Die HypoKunsthalle schreibt auf der HP:
(...) "Allzu sehr haben die Schatten altniederländischer oder italienischer Bildnisse den Blick auf die deutschen Beiträge zum Thema getrübt. Zwar dürfen sich die Niederländer rühmen, mit ihrem Naturalismus die Unverwechselbarkeit in der Abbildung des Menschen erst ermöglicht zu haben, und die Meister Italiens, dass sie durch die Spannung zwischen Idealisierung und Ähnlichkeit den Schönheitsbegriff einer ganzen Epoche, der Renaissance, prägten. Doch gelangte gerade auch die deutsche Bildnismalerei – an der Spitze ihre größten Exponenten: Dürer, Cranach d. Ä. und Holbein d. J. – zu hoch bedeutenden und sehr eigenständigen künstlerischen Leistungen, deren besondere Stärke in der authentischen Erfassung einer Person, gepaart mit der subtilen psychologischen Durchdringung der Dargestellten liegt." (...)
Der Nürnberger Meister A.D. - auf seiner Venedigreise 1494 entkam er erstmals der mittelalterlichen Enge seiner Heimatstadt -, fertigte auch die erste Darstellung eines Mohren im Profil.
Maler avancierten zu Entdeckern des Menschen: ihre Abbilder näherten sich immer mehr der Wirklichkeit an.
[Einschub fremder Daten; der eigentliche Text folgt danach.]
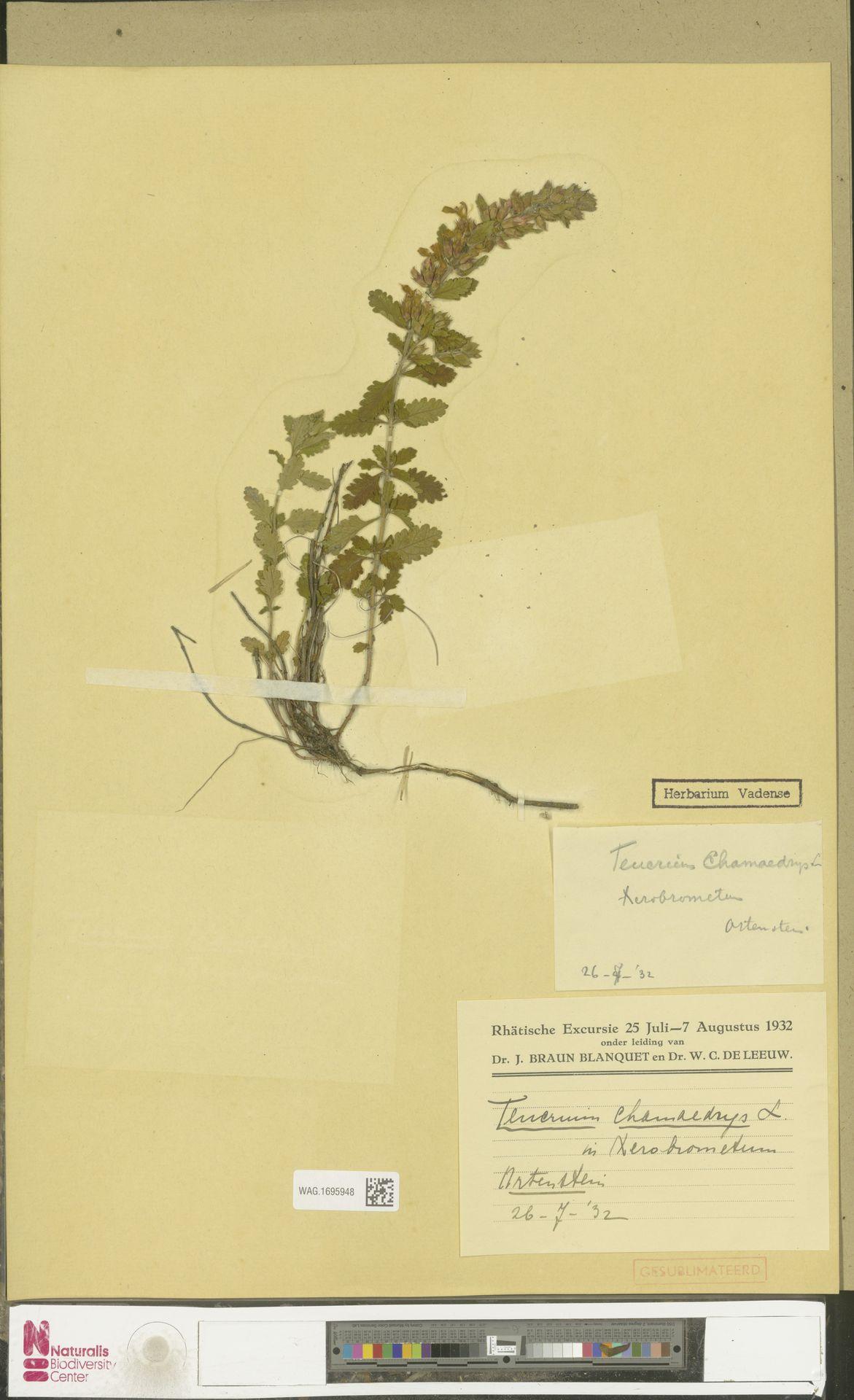 WAG.1695948   Teucrium chamaedrys L.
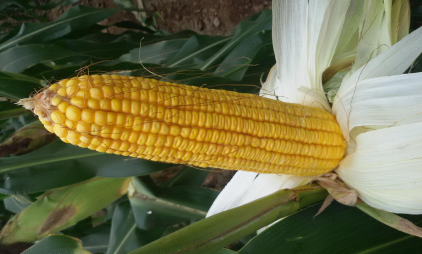 玉米扒了皮放冰箱能放多久1
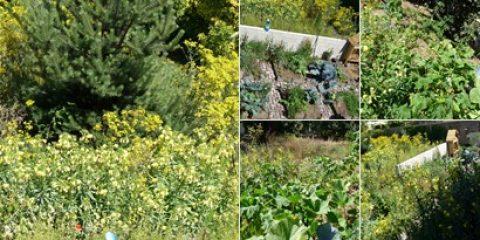 Favoriser la biodiversité au potager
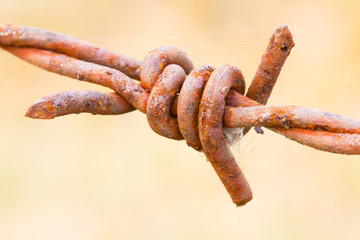old rusty barbed wire closeup
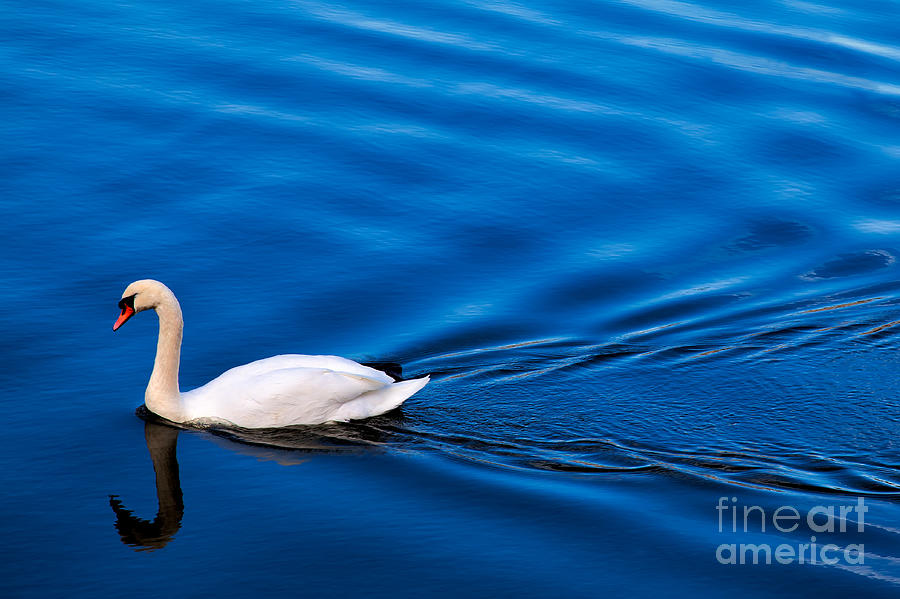 Water Photograph - Swan Lake by Adrian Evans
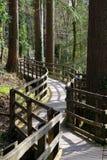 skogrussia för höst tidig trail Arkivbilder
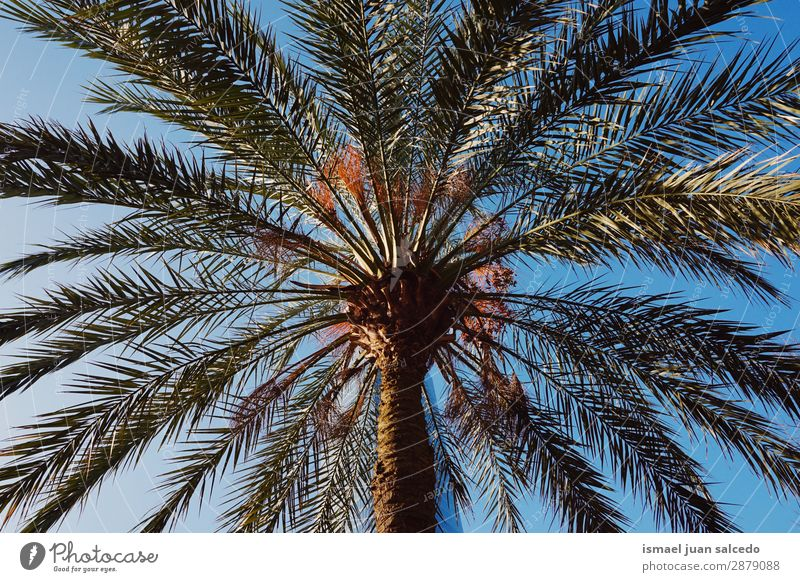 palm tree in the beach Tree Palm tree Branch Plant Leaf Green Garden Floral Nature Tropical Sky Abstract Consistency Neutral Background Spring Summer Autumn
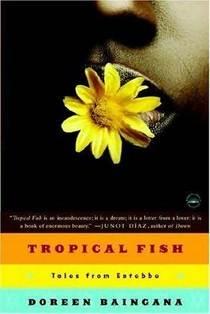 Tropical fish cv
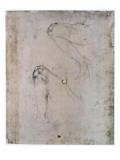 Sistine Chapel Ceiling Giclee Print by  Michelangelo Buonarroti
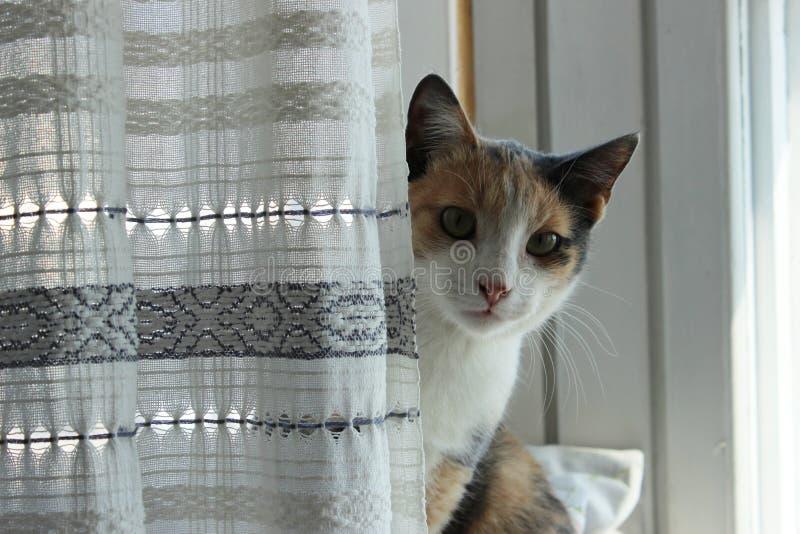 El joven tricolor del hogar del gato se está sentando en un alféizar y mira derecho de detrás la cortina fotos de archivo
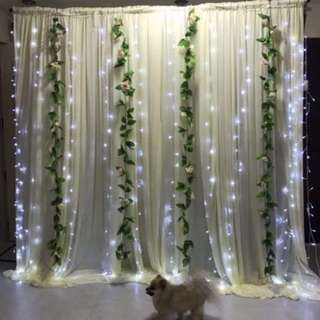 Backdrop Rental With Flower Vines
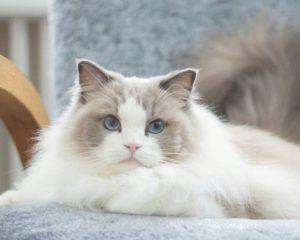 ライラック&ホワイトの被毛の猫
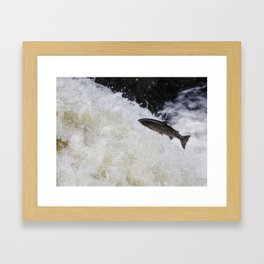 salmon leaping up the waterfall Framed Art Print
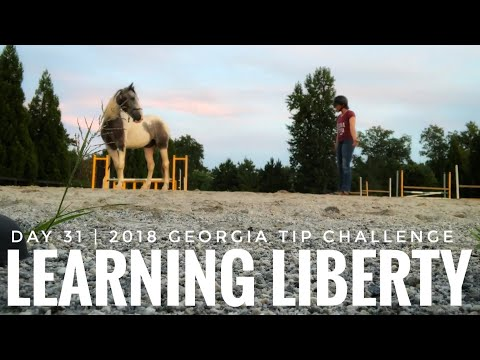 Day 31: 2018 Georgia Mustang TIP Challenge (First Liberty Training)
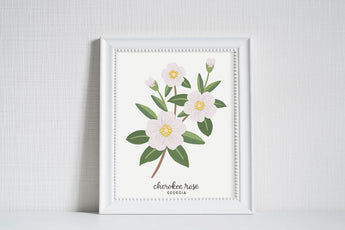 Georgia Cherokee Rose - State Flower Art Print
Der Porträtierte sollte ungeschönt - ohne geglättete Schönheit dargestellt werden. Das führte in vielen Fällen zu schonungsloser Nähe, die jedes Detail im Gesicht zeigte. Den Künstlern war nicht nur die Authentizität wichtig, es ging ihnen auch darum, mit psychologischer Einfühlung dem Charakter der Dargestellten nahe zu kommen, sie in ihrer Grundstimmung zu erfassen. Dummheit und Weisheit, Feinsinn oder Brutalität, wie auf dem Porträt eines Kindsmörders, kann man als Betrachter spüren.
Jeder Maler hielt sich an drei Kriterien: Ähnlichkeit, Lebendigkeit und Wesensnähe.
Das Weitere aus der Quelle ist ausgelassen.